Freedom Caucus and the House’s conservative ranks on Capitol Hill could score a host of new recruits in Texas’s GOP primaries Tuesday.
Front-runners in two GOP primaries have already pledged to join the Freedom Caucus — a band of Republicans known for bucking their own party’s leadership in Washington — and others on the ballot are getting a hand from groups aligned with its mission.
Texans currently account for three of the Freedom Caucus’s 32 members. Just one, Rep. Joe Barton, R-Texas, is among those retiring this year.
Five other Texas Republicans are retiring in deep red districts — and the races to replace them are packed with hard-right conservatives.
The winners of all six primaries are almost certain to hold the seats for Republicans in November. With little to differentiate candidates in crowded races, a few conservative heavyweights have the power to shift Texas’s 36-member delegation further to the right by with their money and endorsements.
“These races can become easy pray for conservative outside groups … they’re really targeting a very narrow universe of conservative voters, and the vast majority of them are very conservative Republican districts,” said David Wasserman, House race editor for the nonpartisan Cook Political Report.
Tarrant County Tax-Assessor Ron Wright, the frontrunner to replace Barton, and Chip Roy, one of the leaders in an 18-candidate pack to replace Rep. Lamar Smith, are both campaigning on plans to join the House Freedom Caucus. They each have the endorsement of Texas’s junior Sen. Ted Cruz, who’s worked closely with the caucus on Capitol Hill. The House Freedom Fund, a campaign arm of the House Freedom Caucus, endorsed Roy.
Formed in 2015, the House Freedom Caucus regularly opposes its own party to cut government spending. It counts pressuring former Republican House Speaker John Boehner out of leadership among its top accomplishments.
Wright and Roy have also both caught the attention of one of the few well-heeled Washington outside groups that’s willing to spend in GOP primaries. The conservative Club for Growth has shelled out $280,000 to help Roy, including TV ads attacking another Republican, William Negley, who has the backing of some of the San Antonio business community.
If Roy and Wright advance to May runoffs, that money could play a big role. Center-right groups that spend for Republicans are focused on holding the House majority in 2018 — not seats Republicans are expected to hold easily. Democrats need 24 seats to flip control of the chamber.

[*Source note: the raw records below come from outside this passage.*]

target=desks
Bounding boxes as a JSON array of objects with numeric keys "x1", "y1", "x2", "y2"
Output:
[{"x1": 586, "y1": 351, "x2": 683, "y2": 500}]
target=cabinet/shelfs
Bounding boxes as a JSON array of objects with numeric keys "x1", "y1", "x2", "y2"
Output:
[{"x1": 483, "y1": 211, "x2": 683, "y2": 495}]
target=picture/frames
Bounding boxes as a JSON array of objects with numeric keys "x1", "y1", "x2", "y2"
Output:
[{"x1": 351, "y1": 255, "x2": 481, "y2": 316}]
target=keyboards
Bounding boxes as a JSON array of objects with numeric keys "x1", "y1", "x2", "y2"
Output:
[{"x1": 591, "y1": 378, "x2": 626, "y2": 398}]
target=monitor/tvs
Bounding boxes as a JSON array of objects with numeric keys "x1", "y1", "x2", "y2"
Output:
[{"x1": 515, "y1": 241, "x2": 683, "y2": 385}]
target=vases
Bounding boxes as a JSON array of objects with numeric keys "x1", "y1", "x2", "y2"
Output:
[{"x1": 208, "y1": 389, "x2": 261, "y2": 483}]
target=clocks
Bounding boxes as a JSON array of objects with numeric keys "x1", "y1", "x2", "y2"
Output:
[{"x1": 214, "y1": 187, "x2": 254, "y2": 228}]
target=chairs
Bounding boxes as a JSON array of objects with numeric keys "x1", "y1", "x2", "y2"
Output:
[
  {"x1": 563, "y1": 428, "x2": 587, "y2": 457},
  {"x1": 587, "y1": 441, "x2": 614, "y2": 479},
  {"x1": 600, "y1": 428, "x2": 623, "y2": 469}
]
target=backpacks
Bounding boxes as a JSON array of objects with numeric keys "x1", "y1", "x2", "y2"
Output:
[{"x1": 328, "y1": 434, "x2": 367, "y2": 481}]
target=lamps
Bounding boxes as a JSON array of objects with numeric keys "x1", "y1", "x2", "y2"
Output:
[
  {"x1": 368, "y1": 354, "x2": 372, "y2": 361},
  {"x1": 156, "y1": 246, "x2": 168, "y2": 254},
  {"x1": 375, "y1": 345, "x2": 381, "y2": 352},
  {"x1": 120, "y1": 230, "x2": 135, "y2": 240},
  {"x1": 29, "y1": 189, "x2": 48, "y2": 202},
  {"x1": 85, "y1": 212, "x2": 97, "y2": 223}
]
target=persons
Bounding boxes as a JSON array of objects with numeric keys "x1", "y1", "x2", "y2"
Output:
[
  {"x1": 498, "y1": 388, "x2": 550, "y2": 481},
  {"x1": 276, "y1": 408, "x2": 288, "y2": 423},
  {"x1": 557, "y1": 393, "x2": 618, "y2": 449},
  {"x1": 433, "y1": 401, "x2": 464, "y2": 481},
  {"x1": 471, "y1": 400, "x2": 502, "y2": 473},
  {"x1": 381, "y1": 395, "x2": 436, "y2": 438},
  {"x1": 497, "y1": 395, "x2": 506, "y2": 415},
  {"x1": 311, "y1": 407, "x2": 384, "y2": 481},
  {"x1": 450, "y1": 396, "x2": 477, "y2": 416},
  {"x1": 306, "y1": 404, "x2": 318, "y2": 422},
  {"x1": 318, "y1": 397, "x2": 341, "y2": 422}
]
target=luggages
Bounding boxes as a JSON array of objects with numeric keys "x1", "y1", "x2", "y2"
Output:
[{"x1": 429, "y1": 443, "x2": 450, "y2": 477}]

“The Club for Growth hasn’t really had a moderate counterweight,” said Wasserman. “That’s part of why the House Republican conference has drifted to the right.”
The Club for Growth shelled out millions opposing Donald Trump in the 2016 Republican presidential primary. After Trump became the nominee, it refocused its efforts on winning inexpensive races in open, red House seats, as well as defending a few conservative allies in the House and Senate.
In the race to replace retiring Rep. Sam Johnson, the Club endorsed conservative state Sen. Van Taylor, who is expected to notch his party’s nomination easily. Taylor also has Cruz’s endorsement.
The Club spent another $280,000 opposing two Republicans, Lance Gooden and Kenneth Sheets, in the race for retiring Rep. Jeb Hensarling’s Dallas area seat. Hensarling and Rep. Mark Meadows, R-N.C., chairman of the House Freedom Caucus, have both lined up behind Bunni Pounds.
Cruz endorsed and campaigned with a different candidate, Jason Wright, in that race.
Just one incumbent Texas House Republican, Rep. Michael Burgess, faces a serious primary threat in 2018. Burgess isn’t a member of the House Freedom Caucus, but has a 93 percent lifetime rating from the American Conservative Union, and a perfect score with the conservative Family Research Council.
His opponent, Veronica Birkenstock, is aligning herself with Trump, and pledged to join the Freedom Caucus. Birkenstock met with Meadows to discuss her race at conservative gathering just outside of Washington last month.